## ACTIVITY LIST
**1.** Answer each question from the passage on airport scanners, giving each answer on its own line marked like its question.
(a) At what beam energy do the backscatter devices operate?
(b) What technology does the other type of full-body scanner use in place of X-rays?
(c) To whom did the four professors write about the scanners?
**2.** Write the next few paragraphs of the article on airport scanner safety, starting after its final sentence.

## PROVIDED PASSAGE
..............................

Are airport scanners safe?
The new generation of airport safety scanners could pose a significant public health risk, according to leading scientists. These ‘backscatter’ scanners, as they are officially known, are one of two types of full-body scanning machines being rolled...
The new generation of airport safety scanners could pose a significant public health risk, according to leading scientists.
These ‘backscatter’ scanners, as they are officially known, are one of two types of full-body scanning machines being rolled out at airports across the US and the UK to reduce the threat of terrorists. The other type uses millimetre technology (radio waves) rather than X-rays.
They are known as ‘naked’ scanners because of the graphic image they give of the body. Both machines have sparked widespread privacy concerns. However, it is the backscatter devices which emit small doses of ionizing radiation that worries a group of scientists.
Four professors from the University of California (UCSF) – John Sedat, Professor Emeritus in Biochemistry and Biophysics, Marc Shuman, an internationally recognised cancer expert and David Agard and Robert Stroud, X-ray crystallographers and imaging experts – recently wrote to President Barack Obama’s Science and Technology adviser, John Holdren, about the potential serious health risks of the airport backscatter scanners.
Their main concern was that the safety of these devices has not been adequately demonstrated.
Considering the plans to rapidly implement these scanners as a primary screening step for all air-travel passengers, thereby exposing hundreds of millions of people to them, the scientists stressed the need for independent evaluations.
They voiced particular concern over the dosage of X-ray energy delivered by the backscatter devices to a scanned person’s skin.
They wrote: “These new devices operate at relatively low beam energies (28 keV). The majority of their energy is delivered to the skin and the underlying tissue. Thus, while the dose would be safe if it were distributed throughout the volume of the entire body, the dose to the skin may be dangerously high.”
The scientists believe the X-ray dosages from these machines have misleadingly been compared with cosmic-ray exposure, which we all encounter during air travel or chest X-rays.
They said: “Both the air travel cosmic-ray exposure and chest X-rays have much higher X-ray energies, and the health consequences are appropriately understood in terms of the whole body volume dose.
“In contrast, these new airport scanners are largely depositing their energy into the skin and immediately adjacent tissue, and since this is such a small fraction of body weight/volume, possibly by one to two orders of magnitude, the real dose to the skin now high.”
The letter also identifies vulnerable groups that may be at particular risk from such high skin doses, such as children, pregnant women, the elderly, and people with compromised immune systems such as HIV and cancer patients.

..............................

## STUDY MATERIAL
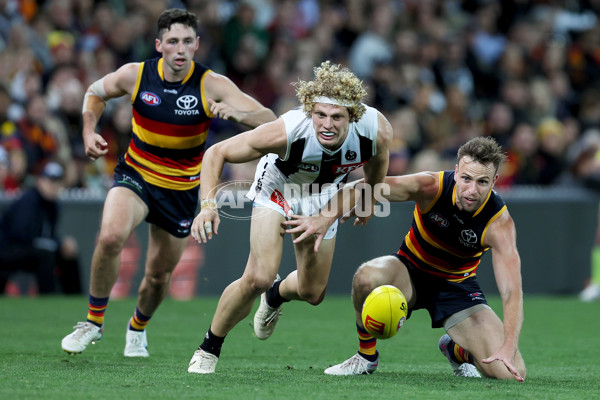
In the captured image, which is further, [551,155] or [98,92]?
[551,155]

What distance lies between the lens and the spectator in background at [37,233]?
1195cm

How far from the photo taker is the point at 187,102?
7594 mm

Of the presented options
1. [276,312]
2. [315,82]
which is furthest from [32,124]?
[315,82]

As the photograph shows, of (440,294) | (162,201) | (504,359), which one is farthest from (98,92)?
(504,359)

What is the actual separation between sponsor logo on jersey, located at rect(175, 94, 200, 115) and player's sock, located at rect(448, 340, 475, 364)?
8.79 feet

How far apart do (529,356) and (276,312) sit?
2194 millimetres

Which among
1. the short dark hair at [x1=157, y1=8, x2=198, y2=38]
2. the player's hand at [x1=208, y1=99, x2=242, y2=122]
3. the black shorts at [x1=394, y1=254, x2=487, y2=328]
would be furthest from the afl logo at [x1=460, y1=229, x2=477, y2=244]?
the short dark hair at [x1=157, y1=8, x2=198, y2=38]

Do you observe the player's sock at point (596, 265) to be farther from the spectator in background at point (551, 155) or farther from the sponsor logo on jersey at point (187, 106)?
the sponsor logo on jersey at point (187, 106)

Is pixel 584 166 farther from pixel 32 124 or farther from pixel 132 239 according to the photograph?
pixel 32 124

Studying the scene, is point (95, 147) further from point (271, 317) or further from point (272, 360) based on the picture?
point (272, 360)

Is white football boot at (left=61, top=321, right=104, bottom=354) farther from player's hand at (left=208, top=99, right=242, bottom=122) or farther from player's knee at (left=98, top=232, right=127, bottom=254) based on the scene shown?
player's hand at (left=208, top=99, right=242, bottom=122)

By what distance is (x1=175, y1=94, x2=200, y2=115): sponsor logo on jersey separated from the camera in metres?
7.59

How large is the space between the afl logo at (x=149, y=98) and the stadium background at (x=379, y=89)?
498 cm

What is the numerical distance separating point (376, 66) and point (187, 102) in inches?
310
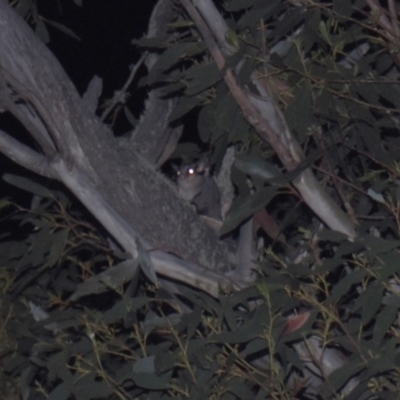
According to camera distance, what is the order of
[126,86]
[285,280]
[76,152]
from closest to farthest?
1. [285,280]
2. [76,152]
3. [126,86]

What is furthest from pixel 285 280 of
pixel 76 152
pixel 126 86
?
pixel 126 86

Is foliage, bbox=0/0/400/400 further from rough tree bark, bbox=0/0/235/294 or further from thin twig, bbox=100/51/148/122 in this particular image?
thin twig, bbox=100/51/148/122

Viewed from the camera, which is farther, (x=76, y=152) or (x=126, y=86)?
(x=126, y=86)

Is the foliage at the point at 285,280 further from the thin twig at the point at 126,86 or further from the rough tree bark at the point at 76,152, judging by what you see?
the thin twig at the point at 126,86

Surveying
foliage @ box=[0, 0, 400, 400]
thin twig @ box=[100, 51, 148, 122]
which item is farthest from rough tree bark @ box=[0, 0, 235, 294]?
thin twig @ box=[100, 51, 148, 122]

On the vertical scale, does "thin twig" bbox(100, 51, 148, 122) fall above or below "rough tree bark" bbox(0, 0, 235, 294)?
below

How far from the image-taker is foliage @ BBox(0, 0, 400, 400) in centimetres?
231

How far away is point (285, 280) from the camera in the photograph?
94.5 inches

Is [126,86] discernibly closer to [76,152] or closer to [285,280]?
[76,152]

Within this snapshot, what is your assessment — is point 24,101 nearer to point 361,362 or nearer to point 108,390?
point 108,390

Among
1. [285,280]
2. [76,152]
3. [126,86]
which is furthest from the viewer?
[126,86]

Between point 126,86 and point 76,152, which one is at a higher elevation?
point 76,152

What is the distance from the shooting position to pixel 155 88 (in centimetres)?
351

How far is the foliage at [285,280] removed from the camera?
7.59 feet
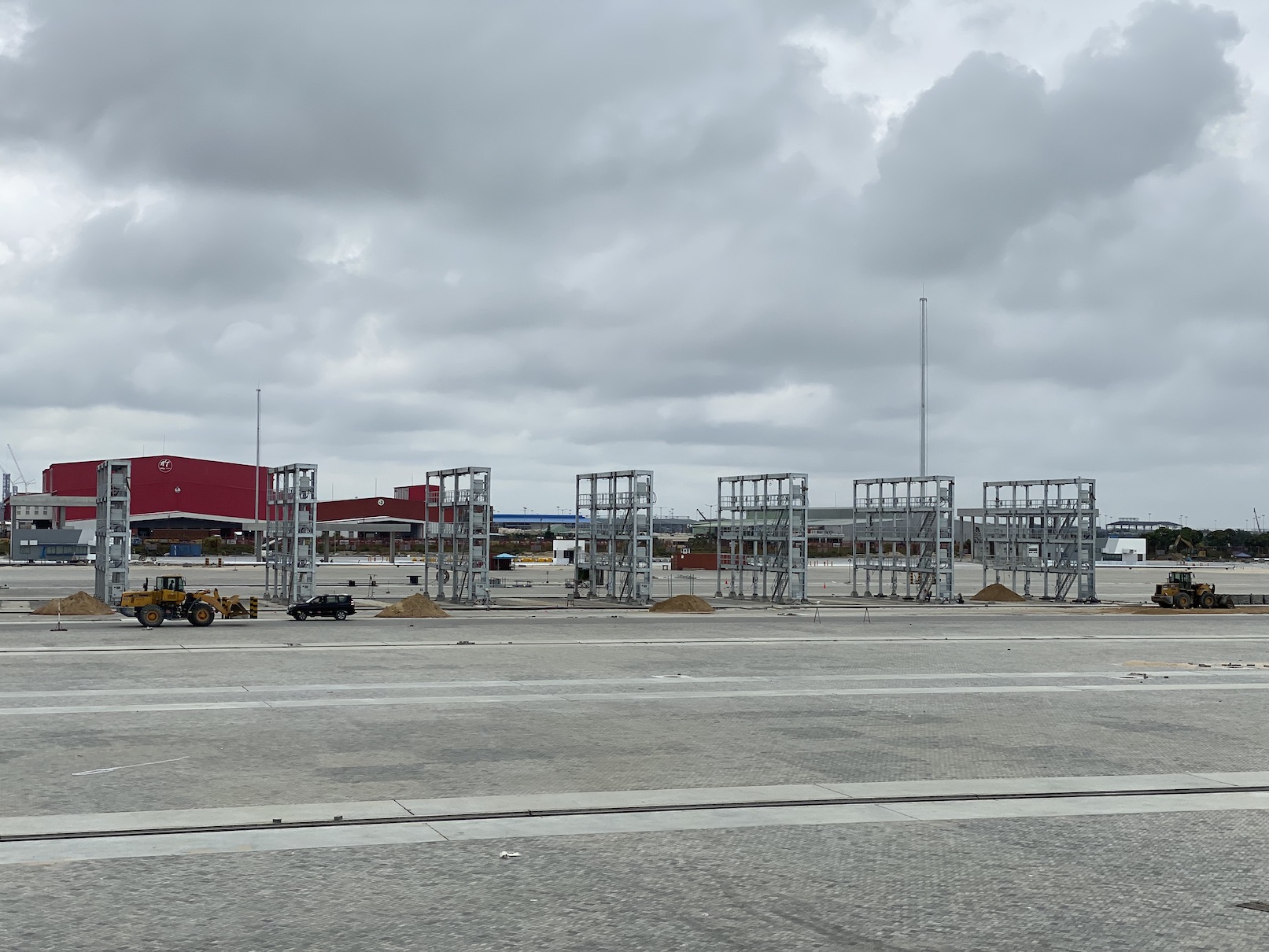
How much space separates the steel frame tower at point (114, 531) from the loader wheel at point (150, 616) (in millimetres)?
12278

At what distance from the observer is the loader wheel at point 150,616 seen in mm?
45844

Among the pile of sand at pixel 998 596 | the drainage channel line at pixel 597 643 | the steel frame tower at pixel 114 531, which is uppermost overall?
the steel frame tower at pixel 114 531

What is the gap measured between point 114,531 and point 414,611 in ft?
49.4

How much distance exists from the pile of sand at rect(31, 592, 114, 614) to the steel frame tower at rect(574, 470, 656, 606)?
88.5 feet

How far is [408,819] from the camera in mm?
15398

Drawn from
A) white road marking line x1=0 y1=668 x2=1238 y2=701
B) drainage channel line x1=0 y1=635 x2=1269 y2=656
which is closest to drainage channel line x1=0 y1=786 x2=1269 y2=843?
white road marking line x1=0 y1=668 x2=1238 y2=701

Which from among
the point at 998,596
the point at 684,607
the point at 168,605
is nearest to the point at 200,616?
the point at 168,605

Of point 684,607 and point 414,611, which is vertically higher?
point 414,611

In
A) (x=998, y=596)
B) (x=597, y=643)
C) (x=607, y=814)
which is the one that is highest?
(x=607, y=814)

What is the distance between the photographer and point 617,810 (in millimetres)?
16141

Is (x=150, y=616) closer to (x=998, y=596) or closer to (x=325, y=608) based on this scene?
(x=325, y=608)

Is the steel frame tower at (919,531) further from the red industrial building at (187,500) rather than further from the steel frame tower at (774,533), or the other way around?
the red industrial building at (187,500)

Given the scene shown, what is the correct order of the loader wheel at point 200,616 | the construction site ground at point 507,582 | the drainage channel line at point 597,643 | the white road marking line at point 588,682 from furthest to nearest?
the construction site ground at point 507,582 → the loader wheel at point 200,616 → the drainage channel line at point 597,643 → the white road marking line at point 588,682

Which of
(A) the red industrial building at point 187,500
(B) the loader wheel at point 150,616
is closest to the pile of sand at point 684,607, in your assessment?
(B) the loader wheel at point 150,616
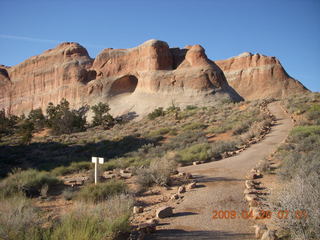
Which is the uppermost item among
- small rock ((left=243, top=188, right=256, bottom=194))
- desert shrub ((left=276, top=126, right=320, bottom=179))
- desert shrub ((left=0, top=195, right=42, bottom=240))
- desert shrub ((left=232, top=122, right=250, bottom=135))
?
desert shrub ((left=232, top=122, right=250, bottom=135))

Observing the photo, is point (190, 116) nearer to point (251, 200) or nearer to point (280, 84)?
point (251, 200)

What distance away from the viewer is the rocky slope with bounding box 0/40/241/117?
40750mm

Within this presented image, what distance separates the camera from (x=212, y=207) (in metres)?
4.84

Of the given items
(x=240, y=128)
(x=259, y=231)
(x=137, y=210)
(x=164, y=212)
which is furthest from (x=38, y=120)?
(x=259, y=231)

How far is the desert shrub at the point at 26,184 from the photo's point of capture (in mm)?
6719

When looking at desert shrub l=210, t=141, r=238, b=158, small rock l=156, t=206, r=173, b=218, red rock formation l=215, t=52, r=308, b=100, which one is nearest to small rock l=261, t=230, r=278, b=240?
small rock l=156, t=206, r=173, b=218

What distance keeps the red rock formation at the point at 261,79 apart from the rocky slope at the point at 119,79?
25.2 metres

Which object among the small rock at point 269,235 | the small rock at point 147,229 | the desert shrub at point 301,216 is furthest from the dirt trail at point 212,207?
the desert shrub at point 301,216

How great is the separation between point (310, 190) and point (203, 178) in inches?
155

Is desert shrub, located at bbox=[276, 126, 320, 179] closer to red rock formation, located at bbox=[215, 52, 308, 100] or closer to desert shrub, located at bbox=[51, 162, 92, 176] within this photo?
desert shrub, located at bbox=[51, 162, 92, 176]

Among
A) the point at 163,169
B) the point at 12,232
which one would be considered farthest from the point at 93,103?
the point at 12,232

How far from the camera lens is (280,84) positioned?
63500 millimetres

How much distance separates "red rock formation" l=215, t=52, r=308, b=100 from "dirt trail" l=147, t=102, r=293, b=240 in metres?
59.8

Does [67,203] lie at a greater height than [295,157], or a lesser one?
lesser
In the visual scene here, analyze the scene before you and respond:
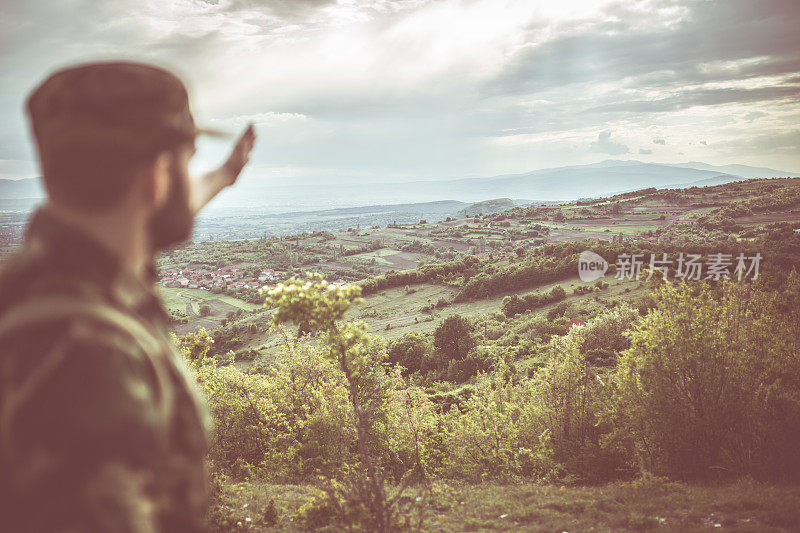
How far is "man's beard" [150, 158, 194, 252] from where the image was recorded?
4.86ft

..............................

## REPLIES
**1.**
(a) 28 keV
(b) Millimetre technology (radio waves)
(c) John Holdren, President Barack Obama's Science and Technology adviser

**2.**
In addition, we could all be at risk if the machines malfunction. Any glitch in power at any point in the hardware or software that causes the device to stop could then deliver an intense radiation dose at a single spot on the skin, as no technology is perfect.
According to a recent posting on the White House’s Office of Science and Technology Policy webpage, the official response was an e-mail sent by Office director Holdren to the professors noting that the issue had been “studied extensively for many years by the Food and Drug Administration, Department of Health and Human Services and Department of Homeland Security.”
However, he conceded that the government needs to better explain the safety issues surrounding the backscatter scanners, and so asked representatives from the FDA and DHS to address the concerns raised in the letter.
The response concludes: “The potential health risks from a full-body screening with a general use X-ray security system are miniscule… we are confident that full-body X-ray security products and practices do not pose a significant risk to public health.”
However, this response does not satisfy Prof. Sedat. When he was interviewed, he called the reply “deeply flawed” and “double talk”, and said it didn’t answer any questions.
“Sadly, I have to say we still don’t have the information we need to decide what the dangers of this device are,” he commented, adding the group would make a full and formal reply to Holdren.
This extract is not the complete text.